Emergence of the Irish Mob in the United States

New York’s streets were in mayhem caused by some notorious Irish mob gangs such as the ‘The Westies’. Howe Winter of Boston’s Northend led ‘Winter Hill Gang’ was also equally dreaded. A dangerous mobster named Whitey Bulger had not just infiltrated the RBI ranks, but also is considered to be at large, being on the most wanted list of the FBI. ‘The Westies’ infamous leader, Jimmy Coonan had become a legendary,  who as a teenager had stood at the tenement building’s top and fired at Mickey Spillane, the rival gang leader indiscriminately and his men. They were all considered to be the most feared of all criminal Irish men living in America.

The Irish Mob’s origin

The Irish immigrants had entered American city with a hope to make it big. However, upon arrival they lacked the necessary infrastructure and also not welcomed by the city. Hence, they had to fall back to tribal cohesiveness, which their rural communities had governed way back in Ireland. This is how their problem had been addressed to, for taking care of the survival requirements. Although they lacked in status as new comers, it was their strength in numbers, which worked towards their advantage. This way, they could focus power on political level, through the Democratic Party.
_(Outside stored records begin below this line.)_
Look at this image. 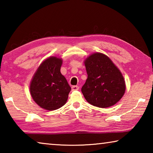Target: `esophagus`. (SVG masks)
I'll list each match as a JSON object with an SVG mask.
<instances>
[{
	"label": "esophagus",
	"instance_id": "34e87169",
	"mask_svg": "<svg viewBox=\"0 0 153 153\" xmlns=\"http://www.w3.org/2000/svg\"><path fill=\"white\" fill-rule=\"evenodd\" d=\"M71 90H72V91H76V90H78L79 87L77 86H73L71 87Z\"/></svg>",
	"mask_w": 153,
	"mask_h": 153
}]
</instances>
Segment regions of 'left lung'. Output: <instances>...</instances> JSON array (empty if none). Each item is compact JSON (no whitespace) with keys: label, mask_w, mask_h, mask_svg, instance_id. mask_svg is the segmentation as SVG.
<instances>
[{"label":"left lung","mask_w":153,"mask_h":153,"mask_svg":"<svg viewBox=\"0 0 153 153\" xmlns=\"http://www.w3.org/2000/svg\"><path fill=\"white\" fill-rule=\"evenodd\" d=\"M88 78L82 92L88 102L100 108L115 105L123 97L126 82L120 69L110 58L94 53L84 60Z\"/></svg>","instance_id":"obj_1"}]
</instances>
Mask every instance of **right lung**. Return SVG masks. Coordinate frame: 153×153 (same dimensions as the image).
I'll use <instances>...</instances> for the list:
<instances>
[{
    "label": "right lung",
    "mask_w": 153,
    "mask_h": 153,
    "mask_svg": "<svg viewBox=\"0 0 153 153\" xmlns=\"http://www.w3.org/2000/svg\"><path fill=\"white\" fill-rule=\"evenodd\" d=\"M63 59L53 56L40 65L31 80L30 94L41 108L58 109L65 104L71 87L61 73Z\"/></svg>",
    "instance_id": "right-lung-1"
}]
</instances>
Dominance towards developing trade

This political style became a prototype in New York with the Tammany Machine. Bosses Croker and Tweed oversaw the tightly controlled organizations, which offered favors in the form of social services, clothing, food, against votes. Once they got into power, for kick backs, they exchanged jobs. Patronage jobs largely were in construction and law enforcement, contributing to the Irish dominance in developing trades. During this time, the Irish stereotype police officer had become popular. Although eh machine organizations were noticed to be corrupt, they did offer the immigrant communities with necessary services.
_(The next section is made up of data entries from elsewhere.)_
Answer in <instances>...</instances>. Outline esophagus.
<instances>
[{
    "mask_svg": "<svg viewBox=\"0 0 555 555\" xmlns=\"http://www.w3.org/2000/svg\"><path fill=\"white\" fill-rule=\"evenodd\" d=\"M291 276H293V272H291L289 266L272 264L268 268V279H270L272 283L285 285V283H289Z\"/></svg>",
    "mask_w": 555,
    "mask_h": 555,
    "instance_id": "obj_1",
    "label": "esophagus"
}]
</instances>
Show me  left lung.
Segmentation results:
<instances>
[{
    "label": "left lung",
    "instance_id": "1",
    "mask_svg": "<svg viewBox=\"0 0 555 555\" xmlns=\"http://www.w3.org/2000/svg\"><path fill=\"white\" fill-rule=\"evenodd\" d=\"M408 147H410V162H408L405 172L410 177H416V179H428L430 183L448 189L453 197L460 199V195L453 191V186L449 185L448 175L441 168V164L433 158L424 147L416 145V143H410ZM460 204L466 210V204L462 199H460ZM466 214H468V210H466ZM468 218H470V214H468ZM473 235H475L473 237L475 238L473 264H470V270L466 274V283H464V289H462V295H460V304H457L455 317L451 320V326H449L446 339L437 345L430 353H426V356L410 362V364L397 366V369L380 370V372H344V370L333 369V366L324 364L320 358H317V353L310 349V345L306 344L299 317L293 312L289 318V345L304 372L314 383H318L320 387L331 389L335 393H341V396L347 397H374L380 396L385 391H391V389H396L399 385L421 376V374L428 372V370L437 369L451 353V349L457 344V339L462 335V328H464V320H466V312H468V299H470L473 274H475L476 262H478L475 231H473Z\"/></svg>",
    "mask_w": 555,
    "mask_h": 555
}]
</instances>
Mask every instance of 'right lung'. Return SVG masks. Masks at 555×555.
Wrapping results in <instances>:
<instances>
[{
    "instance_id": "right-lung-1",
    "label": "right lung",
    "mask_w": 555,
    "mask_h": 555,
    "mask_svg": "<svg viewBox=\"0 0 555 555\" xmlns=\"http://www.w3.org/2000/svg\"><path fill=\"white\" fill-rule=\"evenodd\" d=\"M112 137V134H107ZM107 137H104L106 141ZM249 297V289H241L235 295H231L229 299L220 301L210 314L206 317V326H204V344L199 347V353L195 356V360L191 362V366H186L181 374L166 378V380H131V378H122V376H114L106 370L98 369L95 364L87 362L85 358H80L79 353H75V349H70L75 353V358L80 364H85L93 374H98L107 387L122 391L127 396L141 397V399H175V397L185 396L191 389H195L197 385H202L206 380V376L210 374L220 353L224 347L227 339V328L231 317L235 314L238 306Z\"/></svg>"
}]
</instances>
Choosing the alternative path

Some immigrants had become cops to take care of their tough conditions, while many selected the alternative path to becoming a mob. The chaos resulting from the fast growing cities of the United States helped the Irish mob in making quick money. They relied upon their old community loyalty and family tradition, combined with rural terrorism. They also organized prostitution, gambling, protection rackets among urban immigrant communities.

Even after not achieving much success, they did survive to enter the 20th century. This mob operated in several cities, mostly in Chicago and Boston along with the Mafia families. With more Irish families slowly moving into middle class segments, the opportunities and support network that was once availed from the insular immigrant community was lost by the mob and it slowly died out.